─── Data for processing

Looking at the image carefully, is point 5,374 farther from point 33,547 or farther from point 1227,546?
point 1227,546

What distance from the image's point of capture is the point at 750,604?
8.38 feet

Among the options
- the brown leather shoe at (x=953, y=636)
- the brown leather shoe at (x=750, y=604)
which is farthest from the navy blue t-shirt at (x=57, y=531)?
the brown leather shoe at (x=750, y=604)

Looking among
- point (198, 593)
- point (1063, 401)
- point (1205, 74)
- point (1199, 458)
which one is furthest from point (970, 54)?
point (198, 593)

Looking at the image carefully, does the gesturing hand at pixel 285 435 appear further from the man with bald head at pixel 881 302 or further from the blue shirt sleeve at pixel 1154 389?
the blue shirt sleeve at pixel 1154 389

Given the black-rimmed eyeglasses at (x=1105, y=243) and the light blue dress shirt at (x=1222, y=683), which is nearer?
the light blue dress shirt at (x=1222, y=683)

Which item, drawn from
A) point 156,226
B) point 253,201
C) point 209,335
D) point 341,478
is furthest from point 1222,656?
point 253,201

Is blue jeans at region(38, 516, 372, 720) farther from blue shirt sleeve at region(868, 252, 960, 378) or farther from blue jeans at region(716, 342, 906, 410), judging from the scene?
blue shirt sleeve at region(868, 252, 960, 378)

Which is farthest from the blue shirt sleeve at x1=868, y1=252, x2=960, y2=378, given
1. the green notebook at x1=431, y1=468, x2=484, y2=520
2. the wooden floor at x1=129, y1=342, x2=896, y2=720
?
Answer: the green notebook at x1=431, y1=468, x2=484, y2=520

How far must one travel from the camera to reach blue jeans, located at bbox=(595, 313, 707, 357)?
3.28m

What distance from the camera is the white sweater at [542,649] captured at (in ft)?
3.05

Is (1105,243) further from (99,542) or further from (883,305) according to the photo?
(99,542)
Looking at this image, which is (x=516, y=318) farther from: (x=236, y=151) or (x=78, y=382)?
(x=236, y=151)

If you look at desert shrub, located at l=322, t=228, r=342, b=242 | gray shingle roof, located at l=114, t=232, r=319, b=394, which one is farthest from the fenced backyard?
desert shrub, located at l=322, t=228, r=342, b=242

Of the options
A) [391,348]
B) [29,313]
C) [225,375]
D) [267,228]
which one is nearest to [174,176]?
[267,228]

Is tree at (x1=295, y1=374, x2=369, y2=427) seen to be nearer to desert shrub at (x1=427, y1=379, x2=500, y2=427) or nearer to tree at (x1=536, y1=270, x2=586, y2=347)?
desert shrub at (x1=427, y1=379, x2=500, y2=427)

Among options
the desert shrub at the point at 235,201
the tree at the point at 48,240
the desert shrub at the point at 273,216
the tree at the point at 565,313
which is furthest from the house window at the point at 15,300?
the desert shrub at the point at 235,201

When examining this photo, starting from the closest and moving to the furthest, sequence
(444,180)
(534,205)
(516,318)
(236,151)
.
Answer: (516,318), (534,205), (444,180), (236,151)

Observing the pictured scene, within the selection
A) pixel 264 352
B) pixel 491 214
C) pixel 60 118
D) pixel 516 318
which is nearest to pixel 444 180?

──────

# The exercise
Using the data above, output each line exactly.

# Written response
Looking at the image carefully, is point 5,374 farther from point 33,547 or farther from point 1227,546?
point 1227,546

What distance from the image's point of capture is the point at 750,604?
8.38 feet

Among the options
- the brown leather shoe at (x=953, y=636)
- the brown leather shoe at (x=750, y=604)
which is farthest from the navy blue t-shirt at (x=57, y=531)?
the brown leather shoe at (x=750, y=604)

Looking among
- point (198, 593)
- point (1063, 401)
- point (1205, 74)
- point (1199, 458)
which one is furthest from point (970, 54)?
point (198, 593)

Looking at the image carefully, does the gesturing hand at pixel 285 435 appear further from the man with bald head at pixel 881 302 or further from the blue shirt sleeve at pixel 1154 389?
the blue shirt sleeve at pixel 1154 389

Given the black-rimmed eyeglasses at (x=1105, y=243) and the light blue dress shirt at (x=1222, y=683), which is nearer?
the light blue dress shirt at (x=1222, y=683)

Which item, drawn from
A) point 156,226
B) point 253,201
C) point 209,335
D) point 341,478
is furthest from point 1222,656?
point 253,201

Is blue jeans at region(38, 516, 372, 720) farther from blue shirt sleeve at region(868, 252, 960, 378) or farther from blue jeans at region(716, 342, 906, 410), judging from the scene?
blue shirt sleeve at region(868, 252, 960, 378)

Which is farthest from the blue shirt sleeve at x1=868, y1=252, x2=960, y2=378, given
1. the green notebook at x1=431, y1=468, x2=484, y2=520
2. the wooden floor at x1=129, y1=342, x2=896, y2=720
?
Answer: the green notebook at x1=431, y1=468, x2=484, y2=520

How far must one travel from the camera to reach blue jeans, located at bbox=(595, 313, 707, 357)?
3.28m

What distance from the camera is the white sweater at [542,649] captured at (in ft)?
3.05

Is (1105,243) further from (99,542) or further from (883,305) according to the photo?
(99,542)
Looking at this image, which is (x=516, y=318) farther from: (x=236, y=151) or (x=78, y=382)?
(x=236, y=151)

If you look at desert shrub, located at l=322, t=228, r=342, b=242 | gray shingle roof, located at l=114, t=232, r=319, b=394, which one is farthest from the fenced backyard?
desert shrub, located at l=322, t=228, r=342, b=242

Of the options
A) [391,348]
B) [29,313]
C) [225,375]
D) [267,228]
which one is nearest to [174,176]?
[267,228]

Is tree at (x1=295, y1=374, x2=369, y2=427) seen to be nearer to desert shrub at (x1=427, y1=379, x2=500, y2=427) or nearer to tree at (x1=536, y1=270, x2=586, y2=347)?
desert shrub at (x1=427, y1=379, x2=500, y2=427)

Among options
the desert shrub at the point at 235,201
the tree at the point at 48,240
the desert shrub at the point at 273,216
the tree at the point at 565,313
which is furthest from the house window at the point at 15,300?
the desert shrub at the point at 235,201

When examining this photo, starting from the closest and moving to the furthest, sequence
(444,180)
(534,205)
(516,318)
(236,151)
.
Answer: (516,318), (534,205), (444,180), (236,151)

Observing the pictured scene, within the selection
A) pixel 264 352
B) pixel 491 214
C) pixel 60 118
D) pixel 516 318
which is nearest to pixel 444 180?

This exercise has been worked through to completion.